───── Extracted text

LykkeIt was at that moment I had an idea. I had been reading a book at the time called The Little Book of Lykke: Secrets of the World’s Happiest PeopleThe book described what makes the Danish some of the happiest people in the world, and one of the reasons is their habit of creating a strong sense of community, not just at work, church, or school, but in a much larger sense. In some Danish neighborhoods residents not only share a cup of sugar or the occasional power tool with one another, but they go far beyond. They offer regular help to each others’ children with homework, provide childcare so young parents can have a night out, and most surprisingly, eat dinner together on a regular basis. The cooking and cleanup duties are scheduled so that once every so many weeks each resident takes a turn as part of a crew that does all of the meal planning, grocery shopping, cooking and clean-up. Everyone else gets to sit back, relax, and enjoy a meal among friends. As I sat at happy hour that evening, I proposed my idea.

I said that I didn’t see myself ever becoming a daily attendee at happy hour, but would continue to show up as often as time allowed. However, I reminded the others how summer has a habit of fading away and everyone inevitably retreats into their own homes for the winter. I suggested that it would be nice if we continued to connect all year long, and that we consider incorporating a once-monthly neighborhood dinner. (I admit, this was a bit selfish on my part. Since dinner is important to me, I wanted to incorporate the neighborhood gathering into my own schedule.) I briefly described what I’d been reading in the book, and the others were quickly enthusiastic about what I’d proposed. There was much discussion about whether each dinner should have a theme. Should it be pot-luck? What night of the month should it be held? Should we dress up? Come as you are? Paper plates or real dinnerware?

──────────
───── Raw data

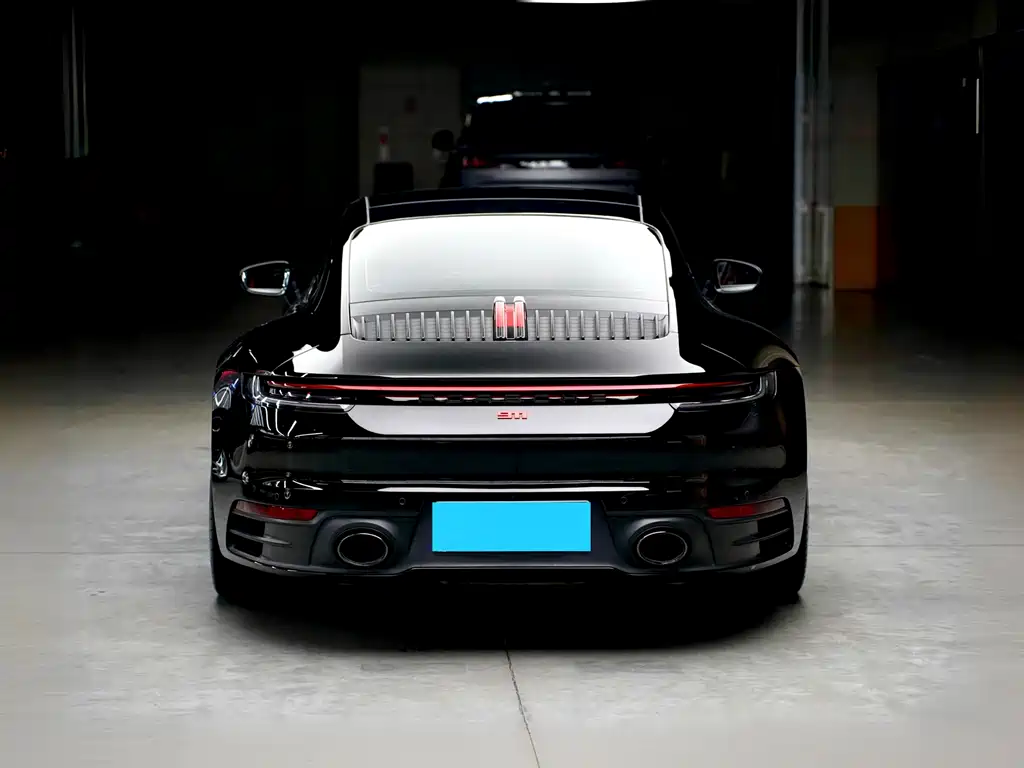 Porsche 911 Carrera (2020)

──────────

* [Tasks]
**a.** Answer these questions from the passage about the neighborhood dinner, one answer per line:
(i) What do residents in some Danish neighborhoods provide so that young parents can have a night out?
(ii) How often did the narrator suggest holding the neighborhood dinner?
(iii) Where was the narrator when proposing the idea?
**b.** Write the next part of the passage about the neighborhood dinner, picking up after its final sentence.

* [Exercise answers]
**a.**
(i) Childcare.
(ii) Once a month.
(iii) At happy hour that evening.

**b.**
We ultimately decided that there didn’t have to be a definition to these dinners. We would simply take turns hosting. The host family gets to decide what and how it will be served. If they want to invite others to contribute, that’s fine. The most important thing is to make time for each other on a regular basis.

As I had proposed this idea, Jack and I were nominated to host the first neighborhood dinner. Scheduling the exact date proved challenging as we tried to work around work schedules, other social commitments, kids’ sports schedules and what-not. September was supposed to have the first gathering, but it got away from us. Still, we finally found a night that works for everyone and this Tuesday evening I’ll be welcoming the neighbors into our house for a lasagna dinner. I’m trying not to worry about the fact that our most recent home projects aren’t quite finished and the house isn’t perfect. But will it ever be? Probably not. Besides, I still have so much vacation time in my account at work that I decided to take some time off to prepare for our guests. The house will be clean and I’ll have plenty of time to cook. No sense stressing out any more than I have to over this thing, right? So what the heck. I made it a four-day weekend. Besides, when my life comes to a close am I going to wish that I’d spent more time working on the house than spending quality time with others? I certainly hope not.

“I’m here to be babysat.”

These are the words that have greeted me several times lately upon answering the front door. One of the neighbor kids, Little J has clearly decided he likes spending time at our house.

A little background… A few years ago, Little J’s family moved in next door. Theirs was a yours, mine and ours kind of family. But in the short time since they settled in the house, life changed and their family situation became challenging. To make a long story short, Dad has primary custody of eight year-old Little J and his two older brothers, E and Big J. The boys are often home alone. Dad works the afternoon shift and often doesn’t get home until late. The boys often have to take their meds on their own and tuck themselves into bed for the night.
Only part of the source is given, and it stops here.